J’étais le seul à ne pas pleurer parmi ces barons, vassaux de Philippe, qui sanglotaient, honteux, le visage défait, devant le roi d’Angleterre.
– Sire, vous connaissez tout, lui disaient-ils. Et nous sommes venus vers vous pour que notre suzerain Philippe ait permission et conseil de s’en aller. Il dit en effet que s’il ne se retire au plus tôt de cette terre, il mourra.
Je dus essuyer la réponse méprisante du roi d’Angleterre :
– C’est un opprobre éternel pour lui et le royaume de France, s’il se retire avant que ne soit terminée l’oeuvre pour laquelle il est venu, et s’il s’agit de mon conseil, il ne se retirera pas d’ici. Mais s’il doit mourir à peine de revenir dans son pays, il fera ce qu’il veut et comme il lui paraîtra plus facile, à lui et aux siens.
J’ai rapporté ces propos au roi.
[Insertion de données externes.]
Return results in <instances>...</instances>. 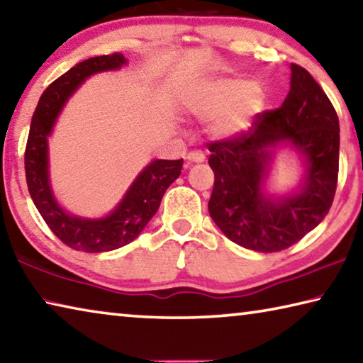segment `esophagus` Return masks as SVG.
I'll list each match as a JSON object with an SVG mask.
<instances>
[{
    "label": "esophagus",
    "instance_id": "obj_1",
    "mask_svg": "<svg viewBox=\"0 0 363 363\" xmlns=\"http://www.w3.org/2000/svg\"><path fill=\"white\" fill-rule=\"evenodd\" d=\"M187 163H201L205 162V153L201 150H194L187 153Z\"/></svg>",
    "mask_w": 363,
    "mask_h": 363
}]
</instances>
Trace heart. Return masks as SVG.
Listing matches in <instances>:
<instances>
[{
  "mask_svg": "<svg viewBox=\"0 0 363 363\" xmlns=\"http://www.w3.org/2000/svg\"><path fill=\"white\" fill-rule=\"evenodd\" d=\"M266 106V94L248 79L218 78L194 91L187 108L199 118H215L211 131L218 138H237L247 133Z\"/></svg>",
  "mask_w": 363,
  "mask_h": 363,
  "instance_id": "1",
  "label": "heart"
}]
</instances>
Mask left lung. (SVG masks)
Returning <instances> with one entry per match:
<instances>
[{
	"instance_id": "left-lung-1",
	"label": "left lung",
	"mask_w": 363,
	"mask_h": 363,
	"mask_svg": "<svg viewBox=\"0 0 363 363\" xmlns=\"http://www.w3.org/2000/svg\"><path fill=\"white\" fill-rule=\"evenodd\" d=\"M290 143L306 160L303 186L274 199L263 194L273 149ZM214 173L210 216L243 248H290L322 223L333 203L340 168V121L309 72L291 64V88L281 107L257 115L247 133L208 144Z\"/></svg>"
}]
</instances>
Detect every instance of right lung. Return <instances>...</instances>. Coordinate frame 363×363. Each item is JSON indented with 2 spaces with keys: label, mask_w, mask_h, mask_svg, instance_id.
Returning a JSON list of instances; mask_svg holds the SVG:
<instances>
[{
  "label": "right lung",
  "mask_w": 363,
  "mask_h": 363,
  "mask_svg": "<svg viewBox=\"0 0 363 363\" xmlns=\"http://www.w3.org/2000/svg\"><path fill=\"white\" fill-rule=\"evenodd\" d=\"M126 64L121 52L86 59L59 77L41 94L30 123L26 147V177L30 196L49 229L77 251L102 253L131 243L157 213L163 194L181 174V160H153L144 168L118 206L102 219H84L65 213L52 195L48 174V136L67 99L86 78L116 70Z\"/></svg>",
  "instance_id": "add662e5"
}]
</instances>
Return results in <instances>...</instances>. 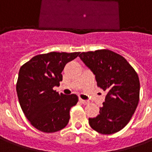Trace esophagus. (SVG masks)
Instances as JSON below:
<instances>
[{"label": "esophagus", "instance_id": "1", "mask_svg": "<svg viewBox=\"0 0 152 152\" xmlns=\"http://www.w3.org/2000/svg\"><path fill=\"white\" fill-rule=\"evenodd\" d=\"M79 101L81 103H83V104H85V105H86V104H89V101H87V100H84V99H79Z\"/></svg>", "mask_w": 152, "mask_h": 152}]
</instances>
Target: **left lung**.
<instances>
[{"instance_id": "obj_1", "label": "left lung", "mask_w": 152, "mask_h": 152, "mask_svg": "<svg viewBox=\"0 0 152 152\" xmlns=\"http://www.w3.org/2000/svg\"><path fill=\"white\" fill-rule=\"evenodd\" d=\"M79 57L95 75L97 86L107 92L99 114L89 118L90 127L102 134L119 132L129 122L138 104L137 72L124 57L109 50L82 52Z\"/></svg>"}]
</instances>
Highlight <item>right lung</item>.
<instances>
[{
    "instance_id": "add662e5",
    "label": "right lung",
    "mask_w": 152,
    "mask_h": 152,
    "mask_svg": "<svg viewBox=\"0 0 152 152\" xmlns=\"http://www.w3.org/2000/svg\"><path fill=\"white\" fill-rule=\"evenodd\" d=\"M80 52H50L39 54L19 69L16 91L19 104L31 124L44 133H54L68 124L70 109L78 102L76 94L64 95L53 90L63 80L66 63Z\"/></svg>"
}]
</instances>
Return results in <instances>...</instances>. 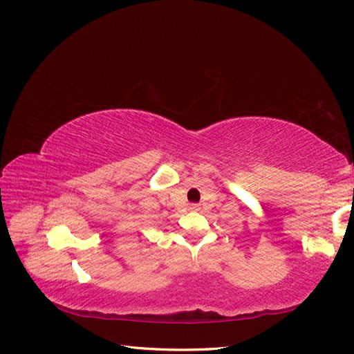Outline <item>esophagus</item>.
<instances>
[{
    "label": "esophagus",
    "instance_id": "obj_1",
    "mask_svg": "<svg viewBox=\"0 0 354 354\" xmlns=\"http://www.w3.org/2000/svg\"><path fill=\"white\" fill-rule=\"evenodd\" d=\"M189 208H190V211H198V209H199V207L196 205V203H192V205H190Z\"/></svg>",
    "mask_w": 354,
    "mask_h": 354
}]
</instances>
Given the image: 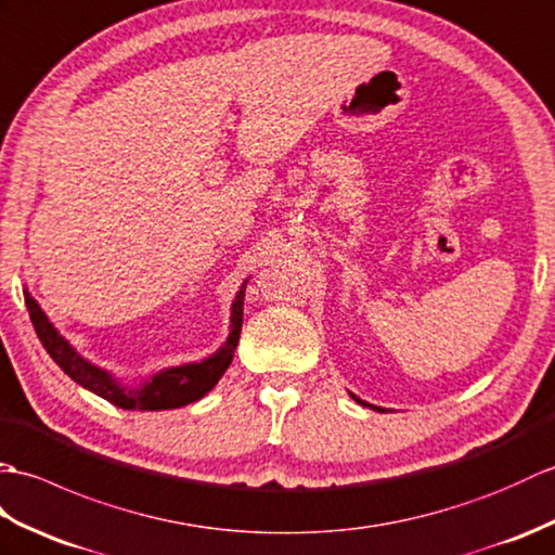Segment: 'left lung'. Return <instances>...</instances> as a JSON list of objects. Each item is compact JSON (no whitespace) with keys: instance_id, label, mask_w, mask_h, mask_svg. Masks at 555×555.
Segmentation results:
<instances>
[{"instance_id":"left-lung-1","label":"left lung","mask_w":555,"mask_h":555,"mask_svg":"<svg viewBox=\"0 0 555 555\" xmlns=\"http://www.w3.org/2000/svg\"><path fill=\"white\" fill-rule=\"evenodd\" d=\"M349 393H351V391H349ZM351 397H353V401H356V403L367 405V409H373V411H377V413H385V409H379V405H373V403H367V401H361L359 397H356V393H351Z\"/></svg>"}]
</instances>
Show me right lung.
<instances>
[{
  "label": "right lung",
  "instance_id": "obj_1",
  "mask_svg": "<svg viewBox=\"0 0 555 555\" xmlns=\"http://www.w3.org/2000/svg\"><path fill=\"white\" fill-rule=\"evenodd\" d=\"M249 278L242 282L240 292L235 294L230 309V335L223 341V347L206 356L202 361L180 363L164 367V371L152 373L140 382H122L114 373H108L106 367L94 365L92 361L85 359L76 351V347L61 335V332L49 323L47 313L40 309V304L33 299L28 287L23 289L26 297L28 313L33 320V327L40 337L42 347L52 356L54 363L64 371L73 382H78L80 387L96 393V397L106 399L108 403L118 405L126 411H170L182 409V405L199 401L211 391L218 379L225 375V371L235 356L240 332H242V313H244V287Z\"/></svg>",
  "mask_w": 555,
  "mask_h": 555
}]
</instances>
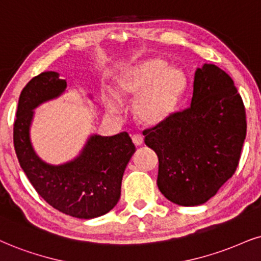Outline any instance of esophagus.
I'll return each mask as SVG.
<instances>
[{
	"label": "esophagus",
	"mask_w": 261,
	"mask_h": 261,
	"mask_svg": "<svg viewBox=\"0 0 261 261\" xmlns=\"http://www.w3.org/2000/svg\"><path fill=\"white\" fill-rule=\"evenodd\" d=\"M132 140H133V143L136 144L137 146H140L141 144L144 143V138L140 136V134H134L133 137H132Z\"/></svg>",
	"instance_id": "obj_1"
}]
</instances>
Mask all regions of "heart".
I'll return each mask as SVG.
<instances>
[{"mask_svg":"<svg viewBox=\"0 0 261 261\" xmlns=\"http://www.w3.org/2000/svg\"><path fill=\"white\" fill-rule=\"evenodd\" d=\"M189 80L178 66H167L165 59L151 57L130 65L116 76L115 94L121 99H134L133 112L140 123L156 125L174 114L184 98ZM110 112L118 106L110 96L102 95Z\"/></svg>","mask_w":261,"mask_h":261,"instance_id":"b5f03b06","label":"heart"}]
</instances>
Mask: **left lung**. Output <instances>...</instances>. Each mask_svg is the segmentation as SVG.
Returning <instances> with one entry per match:
<instances>
[{
    "instance_id": "1",
    "label": "left lung",
    "mask_w": 261,
    "mask_h": 261,
    "mask_svg": "<svg viewBox=\"0 0 261 261\" xmlns=\"http://www.w3.org/2000/svg\"><path fill=\"white\" fill-rule=\"evenodd\" d=\"M246 133V109L232 79L204 64L195 72L191 105L143 132L159 157L160 191L175 204H203L236 172Z\"/></svg>"
}]
</instances>
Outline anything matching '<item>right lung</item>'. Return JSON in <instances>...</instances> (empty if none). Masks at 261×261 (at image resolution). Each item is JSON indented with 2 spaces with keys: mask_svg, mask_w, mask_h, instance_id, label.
<instances>
[{
  "mask_svg": "<svg viewBox=\"0 0 261 261\" xmlns=\"http://www.w3.org/2000/svg\"><path fill=\"white\" fill-rule=\"evenodd\" d=\"M65 88L66 81L54 71L35 76L24 87L13 128L14 149L28 179L48 204L71 217L92 219L117 204L122 176L136 146L127 132L112 137L94 134L75 160L59 166L43 162L30 141L34 109L58 98Z\"/></svg>",
  "mask_w": 261,
  "mask_h": 261,
  "instance_id": "1",
  "label": "right lung"
}]
</instances>
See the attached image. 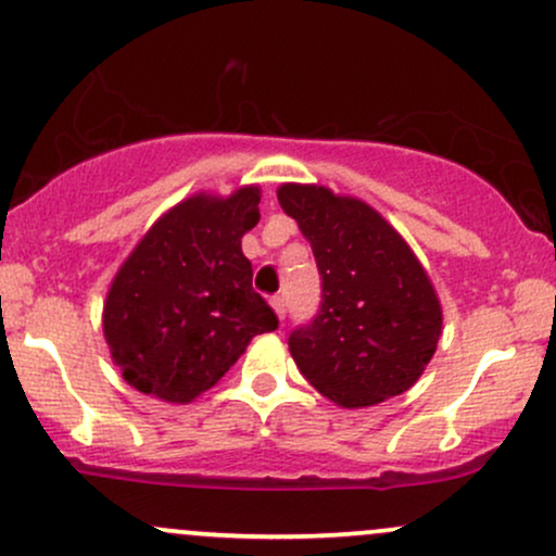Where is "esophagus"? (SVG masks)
<instances>
[{"instance_id":"34e87169","label":"esophagus","mask_w":556,"mask_h":556,"mask_svg":"<svg viewBox=\"0 0 556 556\" xmlns=\"http://www.w3.org/2000/svg\"><path fill=\"white\" fill-rule=\"evenodd\" d=\"M271 308H274V314L279 316V321H282L285 318V314H287V305H285V298L282 295H274L271 298Z\"/></svg>"}]
</instances>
Il a paru ne pas les entendre, uniquement soucieux de préparer son départ.
Il laissait une armée de dix mille chevaliers en Terre sainte, mais je l’ai entendu ordonner au duc de Bourgogne qui la commandait de ne point oublier que le roi d’Angleterre était le rival de celui de France, et qu’il fallait lui nuire plus que l’aider.
Il prit à sa solde des chevaliers allemands afin de les soustraire à l’autorité de Richard et empêcher ainsi le roi d’Angleterre de vaincre.
J’ai tremblé pour Philippe, pour le jugement qu’un jour rendrait Dieu, quand je l’ai entendu jurer sur l’Évangile, à la demande de Richard, qu’il respecterait les territoires, les biens et les hommes dont le roi d’Angleterre était, en France, le suzerain. Qui pouvait croire qu’il tiendrait sa promesse ?
Mais ni la main ni la voix de Philippe Auguste n’hésitèrent.
Il nous fallut quatre mois pour regagner la terre de France.
À Rome, mon roi fut reçu par le pape et l’on m’assura qu’il avait demandé en vain à être délié du serment qu’il avait prêté sur l’Évangile. À Milan, il rencontra l’empereur germanique Henri VI et conclut avec lui une alliance afin de lutter contre Richard.
Puis, alors que tombaient les premières neiges, nous franchîmes les Alpes par la vallée de la Maurienne.
Et nous célébrâmes Noël 1191 à Fontainebleau.
« Je suis sain et sauf », répéta plusieurs fois Philippe Auguste.
Et il fit le signe de croix pour remercier Dieu d’avoir veillé sur lui.
16.
« Le roi de France priait Dieu de le protéger, mais il vivait comme s’il ne faisait pas confiance à Notre Seigneur », écrit Eudes de Thorenc lorsqu’il évoque les années qui ont suivi le retour de Philippe Auguste de Terre sainte.
Ce fut, dit-il, le temps de l’intrigue et de la peur.
Des chevaliers venus de Palestine avaient rapporté au roi de France que Richard Coeur de Lion le maudissait, le haïssait, l’accusait de couardise et de traîtrise, et désirait sa mort.
À en croire ces chevaliers, Richard avait noué alliance avec le chef d’une secte d’Infidèles mangeurs de haschich qu’on appelait les « Assassins ». Il avait payé ce « Vieux de la Montagne » afin que les hommes de cette tribu « assassinent » les rivaux du roi d’Angleterre.
Dans une ruelle de Tyr, on avait ainsi poignardé le marquis Conrad de Montferrat dont Richard craignait qu’il devînt roi de Jérusalem.
Les chevaliers assuraient que des Infidèles étaient en route pour Paris afin de tuer le roi de France par la dague ou le poison.
J’ai alors entendu Philippe Auguste exiger que des sergents armés de massues se tiennent toujours auprès de lui et ne laissent personne l’approcher.